Spidale Nicholas A,Sylvia Katelyn,Narayan Kavitha,Miu Bing,Frascoli Michela,Melichar Heather J,Zhihao Wu,Kisielow Jan,Palin Amy,Serwold Thomas,Love Paul,Kobayashi Michihiro,Yoshimoto Momoko,Jain Nitya,Kang Joonsoo
Lineage-committed αβ and γδ T cells are thought to originate from common intrathymic multipotent progenitors following instructive T cell receptor (TCR) signals. A subset of lymph node and mucosal Vγ2 γδ T cells is programmed intrathymically to produce IL-17 (Tγδ17 cells), however the role of the γδTCR in development of these cells remains controversial.
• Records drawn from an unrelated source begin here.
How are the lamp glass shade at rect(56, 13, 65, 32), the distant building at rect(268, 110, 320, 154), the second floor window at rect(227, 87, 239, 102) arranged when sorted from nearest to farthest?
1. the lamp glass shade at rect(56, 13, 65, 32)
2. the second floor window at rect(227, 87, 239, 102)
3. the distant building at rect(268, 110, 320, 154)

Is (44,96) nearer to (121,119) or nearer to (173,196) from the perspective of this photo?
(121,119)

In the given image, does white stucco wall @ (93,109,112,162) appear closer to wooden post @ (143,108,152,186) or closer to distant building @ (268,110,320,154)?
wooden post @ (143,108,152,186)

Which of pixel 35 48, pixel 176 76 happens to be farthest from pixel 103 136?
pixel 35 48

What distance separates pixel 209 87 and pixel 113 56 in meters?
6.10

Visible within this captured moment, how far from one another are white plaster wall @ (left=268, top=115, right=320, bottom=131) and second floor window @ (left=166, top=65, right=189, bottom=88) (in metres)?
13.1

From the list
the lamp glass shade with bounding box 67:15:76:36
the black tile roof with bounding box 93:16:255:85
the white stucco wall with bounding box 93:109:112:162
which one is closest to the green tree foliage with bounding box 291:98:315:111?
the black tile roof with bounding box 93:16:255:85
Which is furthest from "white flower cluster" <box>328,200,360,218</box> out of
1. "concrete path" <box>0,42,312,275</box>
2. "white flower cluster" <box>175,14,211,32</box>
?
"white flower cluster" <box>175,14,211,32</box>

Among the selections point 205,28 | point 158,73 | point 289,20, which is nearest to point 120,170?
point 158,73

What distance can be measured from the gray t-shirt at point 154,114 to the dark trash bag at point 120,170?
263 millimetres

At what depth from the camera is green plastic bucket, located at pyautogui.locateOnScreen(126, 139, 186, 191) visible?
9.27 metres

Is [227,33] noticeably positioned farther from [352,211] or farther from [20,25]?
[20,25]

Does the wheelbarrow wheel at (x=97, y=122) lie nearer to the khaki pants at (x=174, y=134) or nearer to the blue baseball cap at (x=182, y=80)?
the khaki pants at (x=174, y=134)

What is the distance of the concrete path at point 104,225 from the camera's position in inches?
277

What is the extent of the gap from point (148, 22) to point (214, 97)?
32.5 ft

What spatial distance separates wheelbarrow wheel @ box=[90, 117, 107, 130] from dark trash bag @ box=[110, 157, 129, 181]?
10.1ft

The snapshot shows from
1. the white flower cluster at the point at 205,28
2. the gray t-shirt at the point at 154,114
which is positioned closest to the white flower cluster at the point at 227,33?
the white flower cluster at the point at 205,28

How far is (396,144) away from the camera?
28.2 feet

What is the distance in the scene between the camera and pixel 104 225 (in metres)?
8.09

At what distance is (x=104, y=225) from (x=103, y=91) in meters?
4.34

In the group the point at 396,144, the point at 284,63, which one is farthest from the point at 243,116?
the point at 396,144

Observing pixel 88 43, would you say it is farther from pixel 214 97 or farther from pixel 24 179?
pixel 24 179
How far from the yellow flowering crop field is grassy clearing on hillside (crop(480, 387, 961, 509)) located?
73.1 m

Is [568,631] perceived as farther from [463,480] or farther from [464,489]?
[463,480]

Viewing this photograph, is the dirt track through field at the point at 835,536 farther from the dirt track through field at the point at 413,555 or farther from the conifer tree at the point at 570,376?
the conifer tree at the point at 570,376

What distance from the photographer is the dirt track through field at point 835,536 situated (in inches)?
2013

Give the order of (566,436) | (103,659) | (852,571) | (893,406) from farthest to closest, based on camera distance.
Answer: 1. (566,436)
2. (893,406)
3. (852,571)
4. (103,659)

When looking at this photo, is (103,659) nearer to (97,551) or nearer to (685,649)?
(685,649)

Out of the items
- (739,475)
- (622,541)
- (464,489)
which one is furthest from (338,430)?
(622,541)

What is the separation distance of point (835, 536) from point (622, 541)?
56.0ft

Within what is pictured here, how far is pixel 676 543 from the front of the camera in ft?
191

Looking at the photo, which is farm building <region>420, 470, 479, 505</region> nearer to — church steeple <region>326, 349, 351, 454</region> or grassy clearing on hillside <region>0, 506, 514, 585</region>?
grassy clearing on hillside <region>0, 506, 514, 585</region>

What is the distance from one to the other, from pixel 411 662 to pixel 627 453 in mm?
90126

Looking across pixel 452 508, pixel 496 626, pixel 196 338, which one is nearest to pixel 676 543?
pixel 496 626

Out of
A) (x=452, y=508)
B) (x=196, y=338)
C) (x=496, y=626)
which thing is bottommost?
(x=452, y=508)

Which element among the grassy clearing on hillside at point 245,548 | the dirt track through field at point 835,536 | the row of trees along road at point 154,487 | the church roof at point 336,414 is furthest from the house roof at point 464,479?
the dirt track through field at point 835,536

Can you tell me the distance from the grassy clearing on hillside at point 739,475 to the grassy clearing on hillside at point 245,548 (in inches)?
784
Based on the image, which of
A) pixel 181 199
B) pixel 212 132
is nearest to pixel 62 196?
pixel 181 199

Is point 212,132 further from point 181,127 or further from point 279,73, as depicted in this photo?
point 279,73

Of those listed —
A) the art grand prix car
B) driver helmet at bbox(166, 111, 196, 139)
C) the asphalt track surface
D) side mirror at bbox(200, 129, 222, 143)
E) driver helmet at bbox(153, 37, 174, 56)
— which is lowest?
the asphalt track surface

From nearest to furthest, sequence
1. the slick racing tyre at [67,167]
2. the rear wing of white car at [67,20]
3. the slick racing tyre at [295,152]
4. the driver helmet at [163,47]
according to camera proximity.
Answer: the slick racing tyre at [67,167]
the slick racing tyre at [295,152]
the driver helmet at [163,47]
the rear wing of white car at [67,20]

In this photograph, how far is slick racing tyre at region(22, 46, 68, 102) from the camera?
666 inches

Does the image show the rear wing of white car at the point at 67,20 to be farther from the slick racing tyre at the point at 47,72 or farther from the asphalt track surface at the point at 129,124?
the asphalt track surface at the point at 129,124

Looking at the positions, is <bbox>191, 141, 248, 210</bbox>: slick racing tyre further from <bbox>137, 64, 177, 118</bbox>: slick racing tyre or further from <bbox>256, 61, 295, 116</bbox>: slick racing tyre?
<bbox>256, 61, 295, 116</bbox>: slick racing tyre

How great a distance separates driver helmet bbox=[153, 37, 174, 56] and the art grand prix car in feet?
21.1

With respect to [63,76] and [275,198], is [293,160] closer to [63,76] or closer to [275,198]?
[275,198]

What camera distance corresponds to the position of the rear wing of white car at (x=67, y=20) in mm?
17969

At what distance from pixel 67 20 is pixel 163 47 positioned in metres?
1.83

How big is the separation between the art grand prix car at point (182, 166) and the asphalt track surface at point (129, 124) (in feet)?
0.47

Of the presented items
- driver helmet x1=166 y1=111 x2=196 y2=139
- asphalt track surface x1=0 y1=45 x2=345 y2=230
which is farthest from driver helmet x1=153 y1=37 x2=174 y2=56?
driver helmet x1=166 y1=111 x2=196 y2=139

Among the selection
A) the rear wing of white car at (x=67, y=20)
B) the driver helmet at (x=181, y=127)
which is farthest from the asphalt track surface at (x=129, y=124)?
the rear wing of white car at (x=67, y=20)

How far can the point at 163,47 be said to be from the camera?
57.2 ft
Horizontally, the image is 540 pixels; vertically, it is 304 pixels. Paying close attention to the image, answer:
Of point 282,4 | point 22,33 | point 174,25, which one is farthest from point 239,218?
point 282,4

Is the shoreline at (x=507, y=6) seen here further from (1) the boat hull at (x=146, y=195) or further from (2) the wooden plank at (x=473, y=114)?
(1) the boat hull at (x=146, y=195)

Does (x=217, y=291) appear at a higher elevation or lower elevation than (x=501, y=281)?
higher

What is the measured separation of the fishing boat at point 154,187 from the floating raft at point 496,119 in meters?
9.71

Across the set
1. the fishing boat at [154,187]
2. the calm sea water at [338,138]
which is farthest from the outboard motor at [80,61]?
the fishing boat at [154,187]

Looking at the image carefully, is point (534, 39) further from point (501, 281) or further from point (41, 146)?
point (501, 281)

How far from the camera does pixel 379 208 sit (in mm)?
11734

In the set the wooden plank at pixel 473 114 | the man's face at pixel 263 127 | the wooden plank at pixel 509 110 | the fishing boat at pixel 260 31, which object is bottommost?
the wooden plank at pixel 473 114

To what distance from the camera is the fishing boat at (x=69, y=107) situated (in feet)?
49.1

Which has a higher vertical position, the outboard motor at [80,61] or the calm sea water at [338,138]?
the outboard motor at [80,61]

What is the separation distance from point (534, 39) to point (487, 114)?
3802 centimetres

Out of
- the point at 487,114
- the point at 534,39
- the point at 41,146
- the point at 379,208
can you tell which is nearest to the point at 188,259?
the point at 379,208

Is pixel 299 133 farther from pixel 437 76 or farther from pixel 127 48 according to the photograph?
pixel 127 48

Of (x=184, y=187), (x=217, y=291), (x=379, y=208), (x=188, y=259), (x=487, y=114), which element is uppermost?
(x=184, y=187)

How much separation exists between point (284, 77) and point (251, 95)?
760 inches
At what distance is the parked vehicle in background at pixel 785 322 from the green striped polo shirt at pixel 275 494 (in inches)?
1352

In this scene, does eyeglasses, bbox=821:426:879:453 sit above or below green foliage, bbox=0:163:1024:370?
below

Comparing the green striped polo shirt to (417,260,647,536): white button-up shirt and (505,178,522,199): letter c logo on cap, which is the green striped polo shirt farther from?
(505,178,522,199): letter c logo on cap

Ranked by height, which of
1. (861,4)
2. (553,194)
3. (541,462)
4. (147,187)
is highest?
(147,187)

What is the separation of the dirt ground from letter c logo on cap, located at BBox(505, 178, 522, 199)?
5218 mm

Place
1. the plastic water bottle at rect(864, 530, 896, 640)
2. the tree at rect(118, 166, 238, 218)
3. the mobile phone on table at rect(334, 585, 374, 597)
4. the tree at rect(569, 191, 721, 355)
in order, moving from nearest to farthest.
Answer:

Here we generated reporter mice for the Tγδ17 lineage-defining transcription factor SOX13 and identified fetal-origin, intrathymic Sox13 progenitors. In organ culture developmental assays, Tγδ17 cells derived primarily from Sox13 progenitors, and not from other known lymphoid progenitors. Single cell transcriptome assays of the progenitors found in TCR-deficient mice demonstrated that Tγδ17 lineage programming was independent of γδTCR. Instead, generation of the lineage committed progenitors and Tγδ17 cells was controlled by TCF1 and SOX13. Thus, T lymphocyte lineage fate can be prewired cell-intrinsically and is not necessarily specified by clonal antigen receptor signals.